Despite the resumption of traffic, analysts say that it will take time for container transport to resume to normal.
AFP
  • World oil prices eased on Monday as traffic resumed on the Suez Canal after a massive container ship, Ever Given, blocking the waterway was freed.
  • Crude prices had tumbled earlier after the ship was partially freed, but rebounded quickly afterwards.
  • The Suez Canal Authority said the waterway would be open 24 hours per day and the backlog of hundreds of vessels could be cleared in around three and a half days.


World oil prices eased on Monday as traffic resumed on the Suez Canal after a massive container ship blocking the waterway was freed.

The Suez Canal Authority said the Ever Given was back afloat and traffic resuming in one of the most important routes for global trade and crude shipments that had been shut for almost a week.

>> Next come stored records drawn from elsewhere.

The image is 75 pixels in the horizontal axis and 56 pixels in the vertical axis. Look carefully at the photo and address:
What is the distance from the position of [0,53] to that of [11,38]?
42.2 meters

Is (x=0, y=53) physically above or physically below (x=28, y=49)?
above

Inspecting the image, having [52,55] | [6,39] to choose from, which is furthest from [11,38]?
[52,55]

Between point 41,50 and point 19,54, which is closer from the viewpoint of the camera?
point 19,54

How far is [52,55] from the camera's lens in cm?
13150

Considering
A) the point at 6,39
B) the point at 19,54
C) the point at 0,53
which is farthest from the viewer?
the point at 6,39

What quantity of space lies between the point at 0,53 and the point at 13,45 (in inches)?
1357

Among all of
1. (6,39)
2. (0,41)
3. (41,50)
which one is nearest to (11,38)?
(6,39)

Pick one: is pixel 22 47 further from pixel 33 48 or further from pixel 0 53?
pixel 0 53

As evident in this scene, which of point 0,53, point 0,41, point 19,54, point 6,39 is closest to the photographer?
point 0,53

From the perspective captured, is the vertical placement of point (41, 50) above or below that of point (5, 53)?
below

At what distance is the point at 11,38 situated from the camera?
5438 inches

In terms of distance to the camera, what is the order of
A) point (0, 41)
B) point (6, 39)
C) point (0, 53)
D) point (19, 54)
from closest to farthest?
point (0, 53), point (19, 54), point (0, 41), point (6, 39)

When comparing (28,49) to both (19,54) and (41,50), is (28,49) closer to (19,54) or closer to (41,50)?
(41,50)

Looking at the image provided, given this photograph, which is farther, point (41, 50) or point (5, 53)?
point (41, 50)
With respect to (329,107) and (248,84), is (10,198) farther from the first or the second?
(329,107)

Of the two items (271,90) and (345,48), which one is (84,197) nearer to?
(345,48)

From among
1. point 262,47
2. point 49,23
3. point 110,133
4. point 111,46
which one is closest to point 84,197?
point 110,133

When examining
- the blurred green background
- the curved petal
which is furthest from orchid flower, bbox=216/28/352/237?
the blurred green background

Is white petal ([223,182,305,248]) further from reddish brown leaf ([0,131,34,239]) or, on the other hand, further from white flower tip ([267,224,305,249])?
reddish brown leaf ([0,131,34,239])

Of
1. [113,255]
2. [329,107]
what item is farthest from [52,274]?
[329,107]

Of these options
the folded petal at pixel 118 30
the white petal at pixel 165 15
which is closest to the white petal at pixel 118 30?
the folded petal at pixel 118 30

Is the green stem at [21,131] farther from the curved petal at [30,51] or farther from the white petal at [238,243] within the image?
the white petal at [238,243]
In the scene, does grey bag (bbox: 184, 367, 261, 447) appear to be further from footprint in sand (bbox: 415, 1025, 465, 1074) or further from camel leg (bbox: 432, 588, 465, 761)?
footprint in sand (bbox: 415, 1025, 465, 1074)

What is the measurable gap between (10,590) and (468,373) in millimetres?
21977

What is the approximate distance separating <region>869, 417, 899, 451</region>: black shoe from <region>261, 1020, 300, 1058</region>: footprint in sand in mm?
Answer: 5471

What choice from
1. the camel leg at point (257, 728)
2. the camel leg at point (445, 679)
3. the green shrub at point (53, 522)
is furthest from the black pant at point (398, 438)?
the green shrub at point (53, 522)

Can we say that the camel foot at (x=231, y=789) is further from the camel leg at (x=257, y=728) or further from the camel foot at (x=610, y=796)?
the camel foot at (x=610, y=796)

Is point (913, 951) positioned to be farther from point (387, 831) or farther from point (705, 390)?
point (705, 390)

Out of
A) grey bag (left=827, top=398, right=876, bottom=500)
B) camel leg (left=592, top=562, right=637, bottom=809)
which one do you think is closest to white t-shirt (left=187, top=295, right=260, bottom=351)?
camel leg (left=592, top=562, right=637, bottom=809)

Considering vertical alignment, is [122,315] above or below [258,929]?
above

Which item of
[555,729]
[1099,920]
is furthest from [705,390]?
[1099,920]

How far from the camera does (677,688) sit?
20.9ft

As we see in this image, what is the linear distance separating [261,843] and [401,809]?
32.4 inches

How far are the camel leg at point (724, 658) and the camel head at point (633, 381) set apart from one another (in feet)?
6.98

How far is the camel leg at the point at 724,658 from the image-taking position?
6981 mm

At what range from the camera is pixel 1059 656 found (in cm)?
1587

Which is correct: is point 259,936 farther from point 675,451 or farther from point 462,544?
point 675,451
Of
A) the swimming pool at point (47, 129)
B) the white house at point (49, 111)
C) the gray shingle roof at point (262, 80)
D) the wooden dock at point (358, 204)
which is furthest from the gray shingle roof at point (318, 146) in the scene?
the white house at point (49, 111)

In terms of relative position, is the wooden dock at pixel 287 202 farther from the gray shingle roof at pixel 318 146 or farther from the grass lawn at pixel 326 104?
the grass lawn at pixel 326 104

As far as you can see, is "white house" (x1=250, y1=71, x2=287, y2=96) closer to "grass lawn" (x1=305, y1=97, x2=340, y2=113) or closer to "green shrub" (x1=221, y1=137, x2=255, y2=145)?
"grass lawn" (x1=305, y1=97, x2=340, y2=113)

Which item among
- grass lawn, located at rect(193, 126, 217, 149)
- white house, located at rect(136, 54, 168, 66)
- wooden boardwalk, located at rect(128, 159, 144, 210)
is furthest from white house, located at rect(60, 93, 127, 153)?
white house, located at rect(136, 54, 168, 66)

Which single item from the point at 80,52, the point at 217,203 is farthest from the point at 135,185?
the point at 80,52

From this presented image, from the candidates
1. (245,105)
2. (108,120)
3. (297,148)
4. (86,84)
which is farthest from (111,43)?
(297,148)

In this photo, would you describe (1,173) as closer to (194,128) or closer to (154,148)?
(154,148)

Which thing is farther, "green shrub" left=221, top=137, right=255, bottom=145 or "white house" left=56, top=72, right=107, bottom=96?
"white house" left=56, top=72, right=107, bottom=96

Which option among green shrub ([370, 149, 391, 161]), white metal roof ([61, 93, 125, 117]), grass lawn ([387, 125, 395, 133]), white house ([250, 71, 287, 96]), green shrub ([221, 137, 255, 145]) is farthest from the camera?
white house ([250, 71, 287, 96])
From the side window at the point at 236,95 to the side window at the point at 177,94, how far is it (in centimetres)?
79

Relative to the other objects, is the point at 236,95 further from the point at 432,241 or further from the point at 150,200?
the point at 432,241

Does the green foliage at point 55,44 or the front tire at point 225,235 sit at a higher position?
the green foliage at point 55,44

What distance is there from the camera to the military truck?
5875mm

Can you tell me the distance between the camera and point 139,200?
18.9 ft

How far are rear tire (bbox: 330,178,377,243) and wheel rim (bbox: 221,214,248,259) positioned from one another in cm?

Crude prices had tumbled earlier after the ship was partially freed, but rebounded quickly afterwards when salvage experts said the hardest work was ahead.

But only hours later they managed to free the ship completely, and oil prices fell back.

Traders also mulled Thursday's OPEC producers' meeting.

Ripple effects

Despite the resumption of traffic, analysts say that it will take time for container transport to resume to normal.

"The market will soon realise that... even if Ever Given leaves the canal within days, some leftover downstream ripple effects should be expected," warned Rystad Energy analyst Louise Dickson.

"Oil loadings, as well as some oil demand could be affected as manufacturers may have to close or pause production as they wait for delayed goods to arrive at plants."

The Suez Canal Authority said the waterway would be open 24 hours per day and the backlog of hundreds of vessels could be cleared in around three and a half days.

Elsewhere, Asian and European stock markets were mixed on Monday as traders mulled coronavirus turmoil and set aside another record-breaking pre-weekend lead from Wall Street.

London traded flat, while Paris and Frankfurt both rose 0.3% despite the continent's stuttering inoculation drive and rising infections.

New York's three main indices opened lower on Monday after having finished Friday on a strong note, with the Dow and S&P 500 ending at all-time highs.

A below forecast reading on US prices on Friday eased fears that inflationary pressures could force central banks to wind back their ultra-loose monetary policies and hike interest rates.

The week ahead will provide plenty for traders to get their teeth into including the release of key US jobs data for March and figures on manufacturing activity around the world.